--- START PROVIDED DATA ---
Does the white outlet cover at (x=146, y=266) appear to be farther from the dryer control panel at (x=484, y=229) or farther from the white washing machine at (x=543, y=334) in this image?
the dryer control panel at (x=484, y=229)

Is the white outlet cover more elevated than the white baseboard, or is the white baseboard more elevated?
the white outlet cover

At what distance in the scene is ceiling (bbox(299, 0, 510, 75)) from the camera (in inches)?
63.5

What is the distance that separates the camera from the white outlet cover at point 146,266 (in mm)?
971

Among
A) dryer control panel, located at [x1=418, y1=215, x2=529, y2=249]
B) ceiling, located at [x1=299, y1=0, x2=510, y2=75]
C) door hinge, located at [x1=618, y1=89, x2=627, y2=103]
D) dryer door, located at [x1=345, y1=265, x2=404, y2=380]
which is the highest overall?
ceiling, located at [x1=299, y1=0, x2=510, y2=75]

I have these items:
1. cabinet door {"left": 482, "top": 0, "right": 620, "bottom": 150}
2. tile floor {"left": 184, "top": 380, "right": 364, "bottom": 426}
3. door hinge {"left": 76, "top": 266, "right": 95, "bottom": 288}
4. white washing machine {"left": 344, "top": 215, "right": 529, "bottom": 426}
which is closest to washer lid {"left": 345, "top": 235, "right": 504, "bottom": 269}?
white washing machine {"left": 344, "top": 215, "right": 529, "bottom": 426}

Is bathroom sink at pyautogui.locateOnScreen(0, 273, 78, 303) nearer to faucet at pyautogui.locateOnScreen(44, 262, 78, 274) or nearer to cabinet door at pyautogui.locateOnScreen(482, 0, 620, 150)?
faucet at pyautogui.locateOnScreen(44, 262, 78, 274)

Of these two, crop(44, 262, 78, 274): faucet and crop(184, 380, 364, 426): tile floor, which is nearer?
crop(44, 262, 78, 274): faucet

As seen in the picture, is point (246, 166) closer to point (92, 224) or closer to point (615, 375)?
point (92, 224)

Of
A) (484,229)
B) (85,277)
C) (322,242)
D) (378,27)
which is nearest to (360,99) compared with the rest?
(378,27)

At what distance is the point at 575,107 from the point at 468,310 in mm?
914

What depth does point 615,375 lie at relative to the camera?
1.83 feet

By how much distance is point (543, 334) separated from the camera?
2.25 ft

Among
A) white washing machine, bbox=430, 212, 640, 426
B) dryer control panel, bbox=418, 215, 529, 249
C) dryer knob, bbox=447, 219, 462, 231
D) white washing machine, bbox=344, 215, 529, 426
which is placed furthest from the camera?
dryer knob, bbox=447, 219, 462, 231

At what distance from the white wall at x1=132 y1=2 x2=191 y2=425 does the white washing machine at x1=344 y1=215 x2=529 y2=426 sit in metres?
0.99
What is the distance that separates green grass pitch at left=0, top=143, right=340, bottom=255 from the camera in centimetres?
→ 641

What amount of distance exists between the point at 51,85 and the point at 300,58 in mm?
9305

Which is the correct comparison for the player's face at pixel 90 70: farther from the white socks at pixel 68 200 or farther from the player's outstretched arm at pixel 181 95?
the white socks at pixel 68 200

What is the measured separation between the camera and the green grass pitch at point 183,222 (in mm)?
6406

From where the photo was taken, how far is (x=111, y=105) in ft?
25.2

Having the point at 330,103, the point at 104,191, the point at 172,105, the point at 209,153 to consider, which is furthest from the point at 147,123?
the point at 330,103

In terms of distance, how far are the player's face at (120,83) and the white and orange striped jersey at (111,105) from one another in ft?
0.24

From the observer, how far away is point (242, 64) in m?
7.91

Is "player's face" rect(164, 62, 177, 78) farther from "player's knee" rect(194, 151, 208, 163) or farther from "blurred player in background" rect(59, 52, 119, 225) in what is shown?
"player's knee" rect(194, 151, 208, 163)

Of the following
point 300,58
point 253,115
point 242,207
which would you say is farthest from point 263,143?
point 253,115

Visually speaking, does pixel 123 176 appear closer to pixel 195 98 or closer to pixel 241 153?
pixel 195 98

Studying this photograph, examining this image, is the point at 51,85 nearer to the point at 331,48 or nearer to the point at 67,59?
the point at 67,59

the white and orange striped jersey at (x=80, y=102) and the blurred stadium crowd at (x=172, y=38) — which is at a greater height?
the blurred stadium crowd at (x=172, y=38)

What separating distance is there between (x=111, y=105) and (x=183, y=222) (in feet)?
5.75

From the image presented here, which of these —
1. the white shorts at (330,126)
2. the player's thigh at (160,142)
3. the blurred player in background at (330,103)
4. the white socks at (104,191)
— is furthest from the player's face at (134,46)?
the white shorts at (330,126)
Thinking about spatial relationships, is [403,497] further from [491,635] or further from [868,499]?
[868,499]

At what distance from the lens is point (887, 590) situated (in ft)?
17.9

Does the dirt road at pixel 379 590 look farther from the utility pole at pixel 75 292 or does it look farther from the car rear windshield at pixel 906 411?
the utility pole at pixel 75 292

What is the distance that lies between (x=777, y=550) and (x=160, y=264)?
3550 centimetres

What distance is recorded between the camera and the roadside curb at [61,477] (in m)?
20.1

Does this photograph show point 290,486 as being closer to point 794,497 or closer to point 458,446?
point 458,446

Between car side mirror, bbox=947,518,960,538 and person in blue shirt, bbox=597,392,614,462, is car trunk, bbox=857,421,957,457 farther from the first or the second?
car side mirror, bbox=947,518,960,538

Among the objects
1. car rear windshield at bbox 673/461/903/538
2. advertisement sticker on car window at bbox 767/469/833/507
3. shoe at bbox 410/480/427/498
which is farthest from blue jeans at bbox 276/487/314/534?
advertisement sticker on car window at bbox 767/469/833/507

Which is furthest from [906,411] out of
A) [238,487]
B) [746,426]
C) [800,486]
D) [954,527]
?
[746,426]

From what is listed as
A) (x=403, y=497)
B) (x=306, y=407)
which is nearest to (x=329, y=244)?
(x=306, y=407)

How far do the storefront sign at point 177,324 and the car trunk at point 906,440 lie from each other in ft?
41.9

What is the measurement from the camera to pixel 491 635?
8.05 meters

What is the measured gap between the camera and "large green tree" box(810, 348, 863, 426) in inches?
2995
--- END PROVIDED DATA ---
TASK DETAILS: Output the items from the line that contains "Does this photograph" through the final line of the items, both ends included, repeating each line unchanged.

FULL SOLUTION:
Does this photograph show point 290,486 as being closer to point 794,497 or closer to point 458,446?
point 458,446

Between car side mirror, bbox=947,518,960,538 and person in blue shirt, bbox=597,392,614,462, is car trunk, bbox=857,421,957,457 farther from the first or the second?
car side mirror, bbox=947,518,960,538

Among the objects
1. car rear windshield at bbox 673/461/903/538
2. advertisement sticker on car window at bbox 767/469/833/507
3. shoe at bbox 410/480/427/498
which is farthest from blue jeans at bbox 276/487/314/534?
advertisement sticker on car window at bbox 767/469/833/507

Which is furthest from [906,411] out of
A) [238,487]
B) [746,426]
C) [800,486]
D) [954,527]
?
[746,426]

From what is listed as
A) (x=403, y=497)
B) (x=306, y=407)
which is nearest to (x=329, y=244)?
(x=306, y=407)

How far do the storefront sign at point 177,324 and the car trunk at point 906,440 lie from each other in ft?
41.9

What is the measurement from the camera to pixel 491 635?
8.05 meters

What is the measured gap between the camera and "large green tree" box(810, 348, 863, 426) in inches?
2995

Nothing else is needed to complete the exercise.